En avril 2003, le Procureur de la République de Toulouse a ouvert une information judiciaire contre Patrice Alègre pour viols aggravés et complicité et pour proxénétisme en bande organisée suite à la déclaration de deux prostitués. Mais la chambre de l’instruction de la Cour d’appel de Toulouse confirme le non lieu général en juillet 2005 dans le volet viols et proxénétisme de l’affaire. Il a par la suite obtenu des non-lieu dans quatre autres dossiers de crimes non élucidés, en juillet 2008.
L’affaire Alègre garde des zones d’ombre car certains meurtres avaient été déclarés en suicides jusqu’à l’arrestation d’Alègre, et ce malgré la présence d’un foulard au fond de la gorge d’une victime par exemple. Plusieurs témoins affirment que le tueur a été longtemps protégé par des policiers et par un haut magistrat.
On dénombre pas loin de 200 assassinats non élucidés dans la région et beaucoup estime que les cinq meurtres et six viols, pour lesquels Patrice Alègre a été condamné, ne soient que la partie émergée de l’iceberg.
Profil criminel
Patrice Alègre réunit les caractéristiques des serial killer. Il possède notamment une signature caractéristique qui consiste a déshabiller entièrement ses victimes en ne leur laisse que leurs chaussettes.
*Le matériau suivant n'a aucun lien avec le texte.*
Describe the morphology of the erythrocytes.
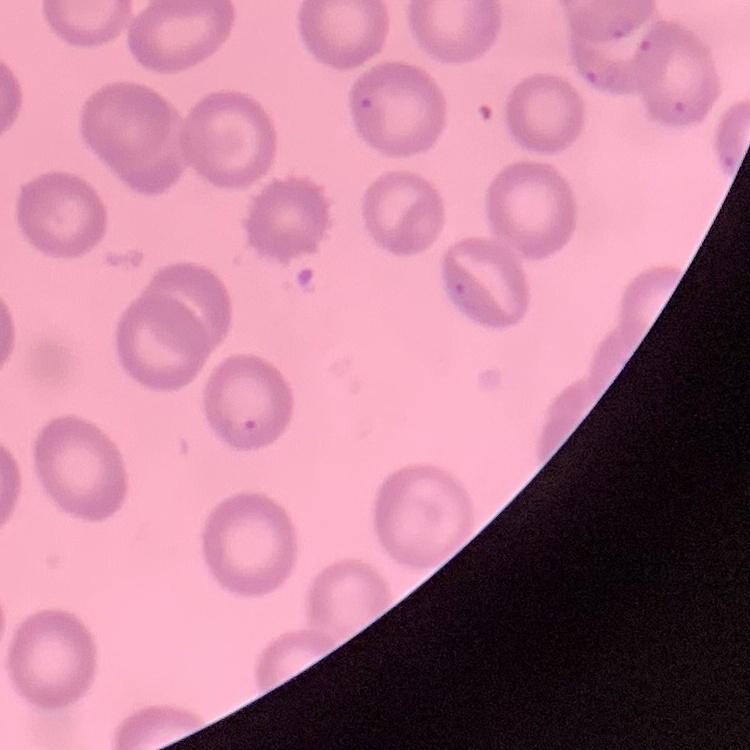

They show no rouleaux formation.

{
  "preparation": "thin blood smear",
  "stain": "Field's or Giemsa",
  "image_type": "square crop of a larger photomicrograph"
}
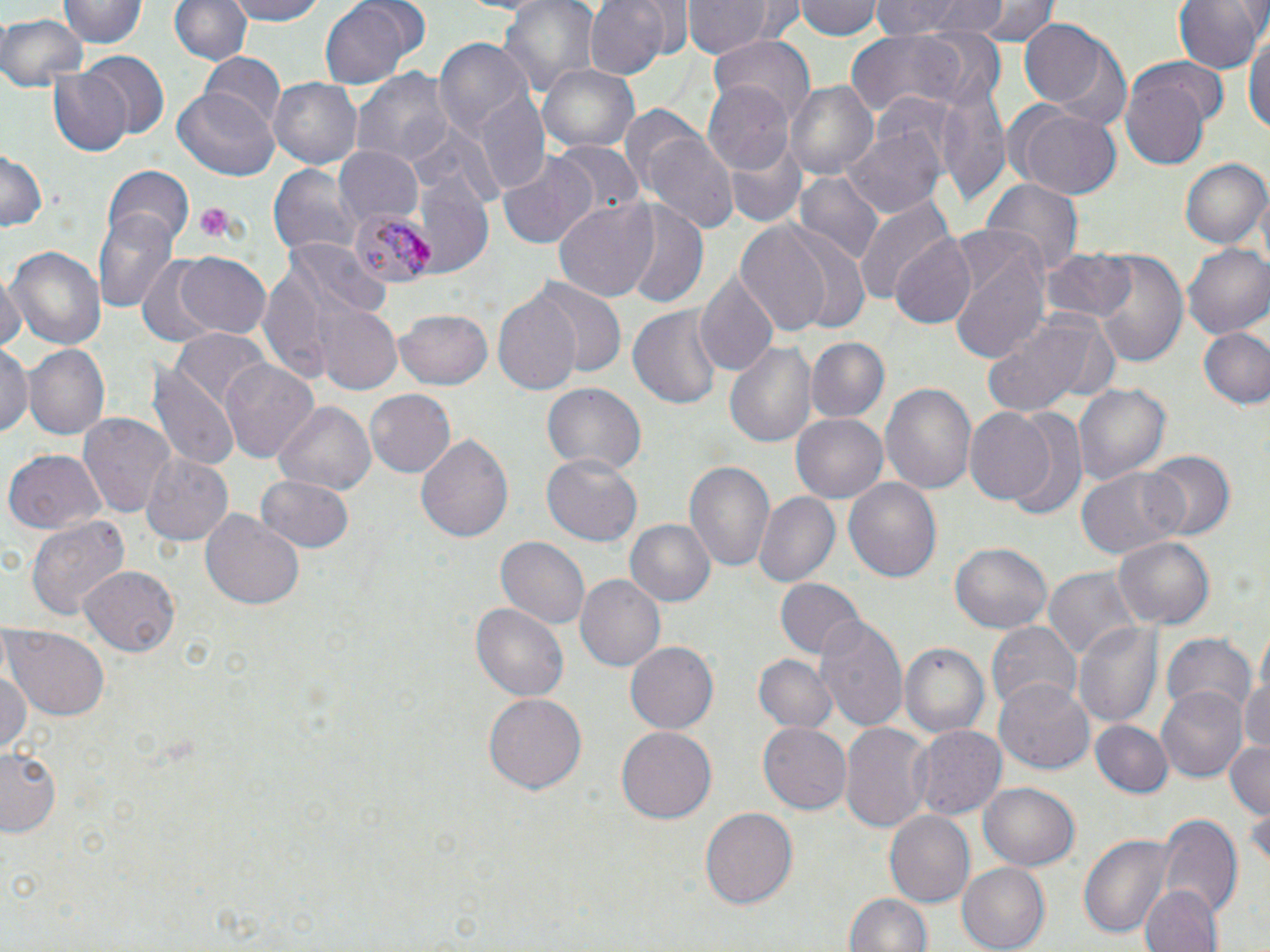 Approximate bounding boxes as (x1, y1, x2, y2) in pixels. Uninfected red blood cell locations: (61, 0, 144, 49), (171, 0, 250, 66), (222, 0, 334, 25), (498, 0, 600, 102), (582, 0, 673, 80), (682, 0, 781, 60), (797, 0, 882, 40), (870, 0, 980, 39), (969, 0, 1058, 43), (1174, 0, 1265, 74), (320, 1, 416, 88), (0, 13, 86, 91), (1019, 17, 1128, 130), (1244, 26, 1270, 141), (844, 30, 980, 115), (710, 35, 816, 120), (433, 38, 532, 139), (75, 52, 169, 146), (201, 52, 286, 134), (540, 65, 639, 154), (47, 68, 131, 155), (354, 69, 454, 169), (1121, 71, 1212, 175), (267, 77, 363, 170), (705, 82, 796, 173), (786, 82, 878, 181), (175, 87, 279, 181), (469, 89, 547, 194), (939, 89, 1011, 206), (618, 104, 703, 196), (1009, 105, 1122, 198), (843, 124, 947, 218), (407, 126, 502, 211), (643, 132, 739, 236), (725, 137, 806, 229), (550, 141, 643, 221), (332, 146, 423, 226), (0, 149, 46, 234), (495, 153, 599, 251), (1178, 158, 1267, 249), (411, 159, 495, 274), (267, 162, 359, 259), (103, 164, 193, 249), (794, 171, 884, 267), (980, 181, 1082, 281), (854, 194, 954, 306), (551, 198, 659, 303), (622, 203, 709, 307), (93, 210, 179, 314), (736, 222, 835, 339), (944, 231, 1050, 365), (888, 234, 977, 331), (284, 240, 388, 321), (5, 244, 105, 354), (1183, 245, 1270, 340), (1041, 247, 1137, 322), (1085, 249, 1188, 367), (174, 252, 272, 340), (134, 259, 223, 342), (696, 272, 780, 378), (0, 276, 22, 356), (530, 280, 628, 382), (493, 292, 583, 398), (314, 304, 402, 395), (627, 305, 724, 413), (394, 308, 495, 390), (979, 309, 1119, 420), (1200, 327, 1270, 408), (171, 331, 271, 414), (804, 335, 890, 422), (722, 340, 819, 451), (0, 344, 31, 439), (24, 344, 110, 440), (220, 358, 319, 463), (149, 363, 241, 472), (541, 381, 645, 476), (1073, 381, 1170, 486), (880, 382, 978, 499), (364, 388, 455, 479), (271, 397, 377, 495), (964, 407, 1057, 507), (998, 408, 1089, 520), (78, 412, 176, 518), (789, 412, 887, 505), (417, 432, 514, 546), (4, 449, 107, 534), (1140, 451, 1235, 543), (138, 452, 234, 546), (544, 454, 641, 545), (686, 460, 777, 574), (1077, 466, 1190, 560), (258, 473, 355, 553), (845, 477, 943, 581), (752, 491, 840, 587), (201, 506, 306, 610), (25, 513, 130, 620), (625, 518, 715, 608), (1115, 535, 1216, 633), (496, 536, 591, 632), (951, 544, 1051, 633), (79, 566, 181, 656), (1042, 567, 1140, 665), (577, 574, 666, 673), (774, 576, 862, 659), (470, 601, 569, 703), (816, 613, 911, 735), (1074, 619, 1166, 731), (987, 620, 1082, 716), (3, 627, 109, 719), (1163, 634, 1257, 721), (627, 642, 719, 732), (898, 643, 989, 738), (754, 655, 839, 733), (0, 665, 30, 756), (1241, 668, 1270, 756), (994, 679, 1095, 775), (1154, 686, 1247, 783), (483, 693, 585, 795), (757, 721, 851, 816), (840, 721, 933, 831), (1092, 721, 1174, 799), (912, 725, 1007, 822), (617, 727, 716, 820), (1226, 740, 1270, 818), (1, 749, 63, 835), (980, 782, 1080, 871), (700, 807, 799, 911), (881, 810, 976, 910), (1157, 816, 1242, 922), (1078, 831, 1177, 937), (957, 861, 1052, 952), (1140, 883, 1222, 952), (846, 890, 933, 952). Platelet locations: (191, 202, 239, 243). Plasmodium malariae-infected red blood cell locations: (347, 207, 435, 287). Slide-level diagnosis: Plasmodium malariae. Thin blood smear. May-Grünwald-Giemsa-stained preparation. Optical microscopy. Single field of view. Image is 1270×952 pixels. 1000x magnification.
Name the blood parasite species.
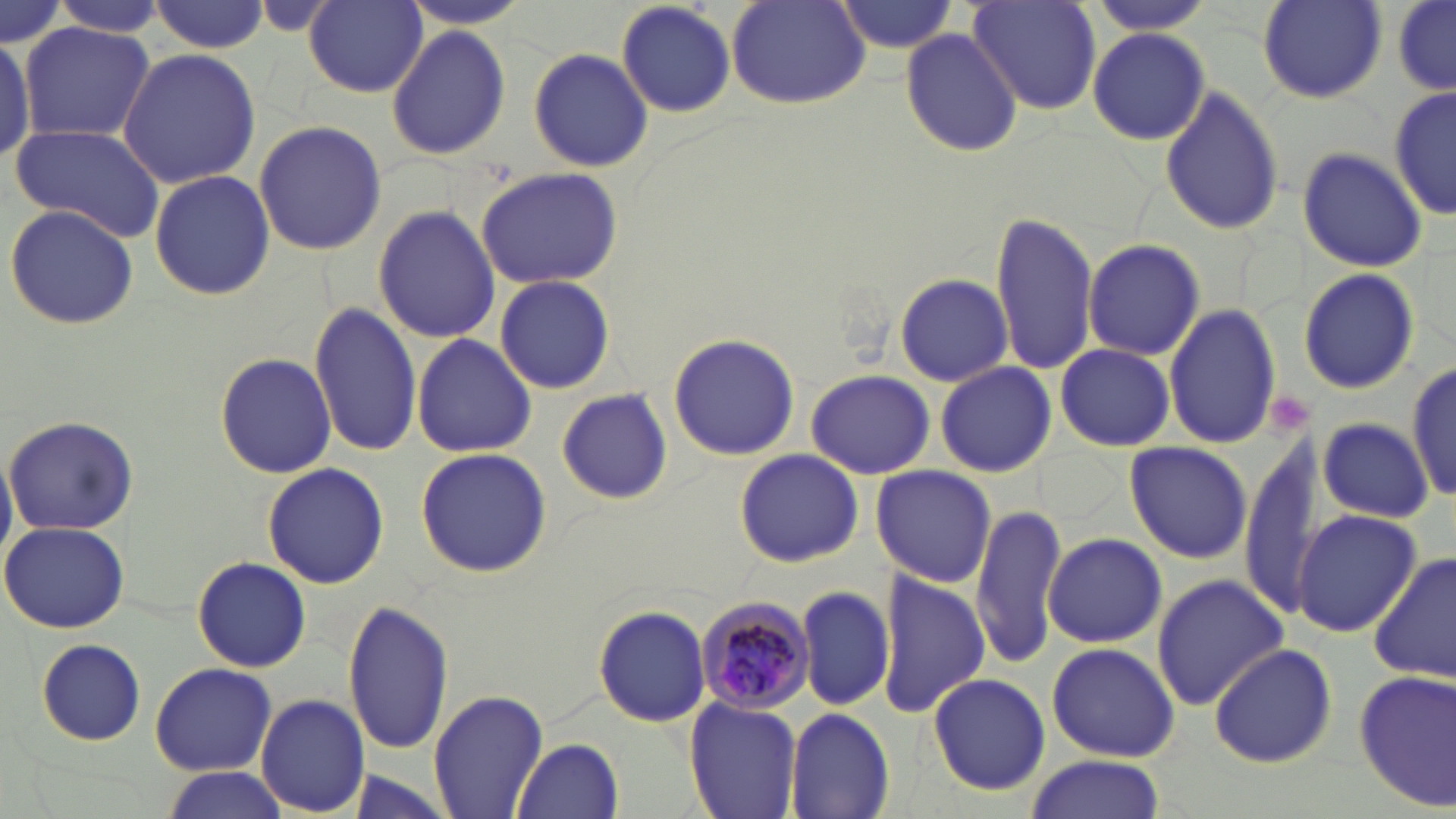
Plasmodium malariae.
Les experts psychiatriques ont formulé un pronostic très pessimiste sur ses chances de guérison, du fait de son penchant pervers et narcissiques. Il décrit ses crimes avec beaucoup de froideur et recherche le sentiment de toute-puissance sur les autres.
Du fait des viols systématiques de ses victimes, alors plongées dans un état d’inconscience, on le soupçonne de conduites nécrophiles et Alègre ne nie pas en répondant simplement ignorer si elles sont vivantes ou non au moment du viol, « puisque je ne sais pas quand elles sont mortes. »
Alègre a subi des traumatismes désorganisateurs précoces liés aux débordements sexuels maternels, les psychiatres évoquent l’hypothèse de matricides déplacés. L’enfant perturbé par les ébats de sa mère retrouve adulte la même ambiance de fête et d’ivresse dans les situations criminelles. Pour les experts, les viols et meurtres seraient une façon de réaliser «l’inceste» puis d’annuler «cet inceste horrifiant»: «L’enfant impuissant et terrorisé autrefois par les gémissements maternels, en proie à une excitation» alors inassouvie, «devient l’adulte tout-puissant et terrorisant qui supprime ces gémissements en étranglant ses victimes.»